At TRS Training, we never encourage people to undertake courses unless it helps them to progress in their job and fits in to their career plan. This is our company philosophy, supported by processes that ensure with everyone who enrols on one of our courses follows our simple guiding principle: Correct Course Correct Career. It’s not a slogan but a commitment to anyone doing a course with us and to employers who use our staff development services. It’s also a promise to the logistics industry.
What does Correct Course Correct Career really mean?
Choosing the right training programme isn’t just about funding eligibility or availability, it’s about fit. At TRS, that means:
- Matching the individual’s career goals to the right apprenticeship standard or other course
- Ensuring the qualification aligns with genuine job roles in logistics and transport
- Supporting both new entrants and existing staff to progress with purpose
- Delivering structured, work-based learning that leads to real competence and boosts career potential
Whether it’s an urban driver apprenticeship leading to an HGV Cat C/C1 licence, or an operational leadership programme designed to strengthen management capability, the focus is always the same: the course must make sense for the career. So that means no mis-selling, no box-ticking and no qualifications that sit unused.
What it means for employers
For employers, the principle matters just as much. Any training undertaken by staff should strengthen your business as well as develop individuals. Correct Course Correct Career means:
- Apprenticeships and other courses aligned to operational needs
- Training that improves performance, compliance and productivity
- Staff who understand not just how to do the job but why it matters
- A long-term skills pipeline for your business
- Happy, fulfilled staff who feel their employer is invested in their future
- Low staff turnover
The measure of success is simple. Is your staff member making the best of themselves? Are they making a valued contribution in the business? Are they keen to progress in the organisation?What we do at TRS ensures that you can answer yes to those questions.
Why this principle matters in logistics
The logistics industry is evolving. Compliance standards are tightening. Customer expectations are rising. Technology is changing the way operations run. Training must keep pace. Putting someone on the wrong course wastes time, funding and potential. Putting them on the right one builds careers that contribute and strengthen the sector as a whole, ensuring that businesses and the logistics industry have the skills to succeed.
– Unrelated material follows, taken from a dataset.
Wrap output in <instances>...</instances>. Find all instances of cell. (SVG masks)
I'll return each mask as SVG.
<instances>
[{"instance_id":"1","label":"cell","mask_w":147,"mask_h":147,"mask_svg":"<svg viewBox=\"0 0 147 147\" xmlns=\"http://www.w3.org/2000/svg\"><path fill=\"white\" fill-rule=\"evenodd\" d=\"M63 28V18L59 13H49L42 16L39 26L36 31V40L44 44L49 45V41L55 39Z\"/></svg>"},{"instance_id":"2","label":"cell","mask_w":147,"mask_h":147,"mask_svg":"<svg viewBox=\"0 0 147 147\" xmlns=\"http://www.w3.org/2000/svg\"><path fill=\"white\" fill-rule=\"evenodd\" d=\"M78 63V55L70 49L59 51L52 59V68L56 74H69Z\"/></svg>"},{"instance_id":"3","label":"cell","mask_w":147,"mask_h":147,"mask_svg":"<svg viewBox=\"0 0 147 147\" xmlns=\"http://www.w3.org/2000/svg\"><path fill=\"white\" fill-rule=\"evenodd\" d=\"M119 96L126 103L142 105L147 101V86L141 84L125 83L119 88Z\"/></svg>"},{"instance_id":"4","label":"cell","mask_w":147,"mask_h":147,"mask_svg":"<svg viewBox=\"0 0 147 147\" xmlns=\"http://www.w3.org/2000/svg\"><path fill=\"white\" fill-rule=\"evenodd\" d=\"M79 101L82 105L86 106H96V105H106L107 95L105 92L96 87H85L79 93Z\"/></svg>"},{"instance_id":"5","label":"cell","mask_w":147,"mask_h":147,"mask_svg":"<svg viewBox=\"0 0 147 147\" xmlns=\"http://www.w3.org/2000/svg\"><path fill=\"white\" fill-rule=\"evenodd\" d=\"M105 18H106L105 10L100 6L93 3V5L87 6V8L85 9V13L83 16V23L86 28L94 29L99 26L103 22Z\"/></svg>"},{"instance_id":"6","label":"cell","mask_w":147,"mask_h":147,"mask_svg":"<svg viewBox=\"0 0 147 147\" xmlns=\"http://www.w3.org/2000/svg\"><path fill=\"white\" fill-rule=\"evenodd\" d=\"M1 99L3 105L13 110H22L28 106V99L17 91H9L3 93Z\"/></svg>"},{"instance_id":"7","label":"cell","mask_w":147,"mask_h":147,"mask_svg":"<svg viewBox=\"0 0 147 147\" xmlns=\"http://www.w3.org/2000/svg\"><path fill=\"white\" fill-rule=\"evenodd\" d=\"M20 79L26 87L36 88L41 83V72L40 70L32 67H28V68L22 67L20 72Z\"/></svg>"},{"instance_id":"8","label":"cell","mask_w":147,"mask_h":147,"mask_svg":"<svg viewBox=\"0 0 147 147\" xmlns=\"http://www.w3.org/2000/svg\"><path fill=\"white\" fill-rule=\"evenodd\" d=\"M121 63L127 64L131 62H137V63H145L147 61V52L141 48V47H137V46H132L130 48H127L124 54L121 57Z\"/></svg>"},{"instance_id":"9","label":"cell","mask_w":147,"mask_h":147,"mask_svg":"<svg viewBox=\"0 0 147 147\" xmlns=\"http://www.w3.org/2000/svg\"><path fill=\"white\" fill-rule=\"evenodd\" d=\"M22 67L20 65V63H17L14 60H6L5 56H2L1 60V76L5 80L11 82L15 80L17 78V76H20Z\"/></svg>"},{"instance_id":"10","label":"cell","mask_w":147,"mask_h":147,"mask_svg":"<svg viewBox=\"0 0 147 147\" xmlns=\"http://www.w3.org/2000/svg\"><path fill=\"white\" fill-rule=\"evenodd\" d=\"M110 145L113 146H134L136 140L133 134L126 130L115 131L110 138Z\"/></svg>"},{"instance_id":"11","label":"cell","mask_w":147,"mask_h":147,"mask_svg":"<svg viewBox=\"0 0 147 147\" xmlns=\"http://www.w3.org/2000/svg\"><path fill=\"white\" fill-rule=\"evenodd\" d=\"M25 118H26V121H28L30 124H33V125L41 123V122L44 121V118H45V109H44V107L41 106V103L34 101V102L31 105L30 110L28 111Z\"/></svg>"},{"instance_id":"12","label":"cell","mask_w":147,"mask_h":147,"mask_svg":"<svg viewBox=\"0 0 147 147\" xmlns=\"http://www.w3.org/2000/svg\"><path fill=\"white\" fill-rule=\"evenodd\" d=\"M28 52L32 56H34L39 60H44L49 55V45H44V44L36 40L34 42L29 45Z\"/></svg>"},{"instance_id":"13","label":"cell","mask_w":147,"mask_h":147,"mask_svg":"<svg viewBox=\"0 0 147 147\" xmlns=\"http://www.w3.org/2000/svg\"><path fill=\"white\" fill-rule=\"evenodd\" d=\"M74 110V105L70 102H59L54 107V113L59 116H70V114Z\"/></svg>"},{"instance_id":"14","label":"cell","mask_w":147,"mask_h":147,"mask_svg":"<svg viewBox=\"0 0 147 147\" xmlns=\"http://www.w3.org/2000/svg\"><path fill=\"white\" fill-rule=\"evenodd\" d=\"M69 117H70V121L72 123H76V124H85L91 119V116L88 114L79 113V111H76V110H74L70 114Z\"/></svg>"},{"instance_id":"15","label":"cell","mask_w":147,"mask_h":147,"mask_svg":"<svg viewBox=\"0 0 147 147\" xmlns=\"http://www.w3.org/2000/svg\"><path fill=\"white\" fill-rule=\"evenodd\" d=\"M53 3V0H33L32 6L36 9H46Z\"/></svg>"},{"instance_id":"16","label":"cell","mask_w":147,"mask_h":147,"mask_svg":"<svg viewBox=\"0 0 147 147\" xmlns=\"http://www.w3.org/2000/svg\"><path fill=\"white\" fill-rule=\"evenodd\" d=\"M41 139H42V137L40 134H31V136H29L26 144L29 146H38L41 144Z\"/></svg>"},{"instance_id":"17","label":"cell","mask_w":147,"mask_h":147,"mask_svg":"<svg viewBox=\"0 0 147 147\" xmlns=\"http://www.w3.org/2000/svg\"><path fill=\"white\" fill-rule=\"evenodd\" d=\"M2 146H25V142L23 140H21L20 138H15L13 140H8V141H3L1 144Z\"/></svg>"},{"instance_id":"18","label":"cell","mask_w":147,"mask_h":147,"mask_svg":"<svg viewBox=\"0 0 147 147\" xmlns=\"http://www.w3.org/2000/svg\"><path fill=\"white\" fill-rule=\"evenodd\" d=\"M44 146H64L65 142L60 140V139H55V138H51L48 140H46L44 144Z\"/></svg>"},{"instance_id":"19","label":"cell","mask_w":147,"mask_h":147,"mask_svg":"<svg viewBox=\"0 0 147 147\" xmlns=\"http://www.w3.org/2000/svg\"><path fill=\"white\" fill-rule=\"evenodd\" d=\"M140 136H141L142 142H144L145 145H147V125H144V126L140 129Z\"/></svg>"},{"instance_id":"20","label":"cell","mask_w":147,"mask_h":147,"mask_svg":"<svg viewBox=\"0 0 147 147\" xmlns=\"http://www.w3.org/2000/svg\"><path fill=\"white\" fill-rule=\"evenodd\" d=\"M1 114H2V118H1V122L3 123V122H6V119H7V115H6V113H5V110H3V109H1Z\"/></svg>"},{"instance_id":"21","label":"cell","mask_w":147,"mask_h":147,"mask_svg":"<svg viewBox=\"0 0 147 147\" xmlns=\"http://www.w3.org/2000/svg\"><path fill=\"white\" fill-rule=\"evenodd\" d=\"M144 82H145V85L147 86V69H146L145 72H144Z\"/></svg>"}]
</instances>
A simple promise delivered properly
Our Correct Course Correct Career principle is about integrity. In practice here’s what it looks like:
- Thorough IAG interviews
- asking the right questions before enrolment
- ensuring someone’s experience, skills and career goals are thoroughly explored
- understanding exactly what an employer expects their employee on training to achieve
- being honest if a programme isn’t suitable
- aligning recommendations with real job roles in transport and logistics
It’s straightforward but it requires discipline and taking the whole business of training very seriously. These are decisions that shape people’s lives and futures.
If you are an individual looking to start or progress your career in logistics, the starting point is the same: Let’s make sure you are on the correct course so you can build the correct career, the career you want.
The person behind Correct Course Correct Career
At TRS, Correct Course Correct Career works because we take the time to check it properly. That starts with Ruth Fraser, our Apprenticeship Onboarding Officer.
Before any learner is enrolled, Ruth holds a detailed Information, Advice and Guidance session. She spends around an hour understanding their previous qualifications, work experience, current role and long-term ambitions. She explores why they’ve chosen the apprenticeship or other course, and what they expect it to do for their future, making sure the programme genuinely fits both their current position and their career goals.
Most individuals are on the right path. But sometimes Ruth identifies that something doesn’t quite line up. It may be that the apprenticeship level is too low, that the programme doesn’t fully match their job role, or that their expectations don’t reflect what the course is designed to deliver. When that happens, she addresses it right at the start, recommending a more suitable option so everyone’s time, effort and public funding are used wisely.
We also recognise that careers don’t stand still. That’s why, once Ruth has ensured the starting point is right, the TRS skills coaches take over. Throughout the apprenticeship, and again at the end, they regularly check in with learners to make sure their direction of travel is still on track for the career they want.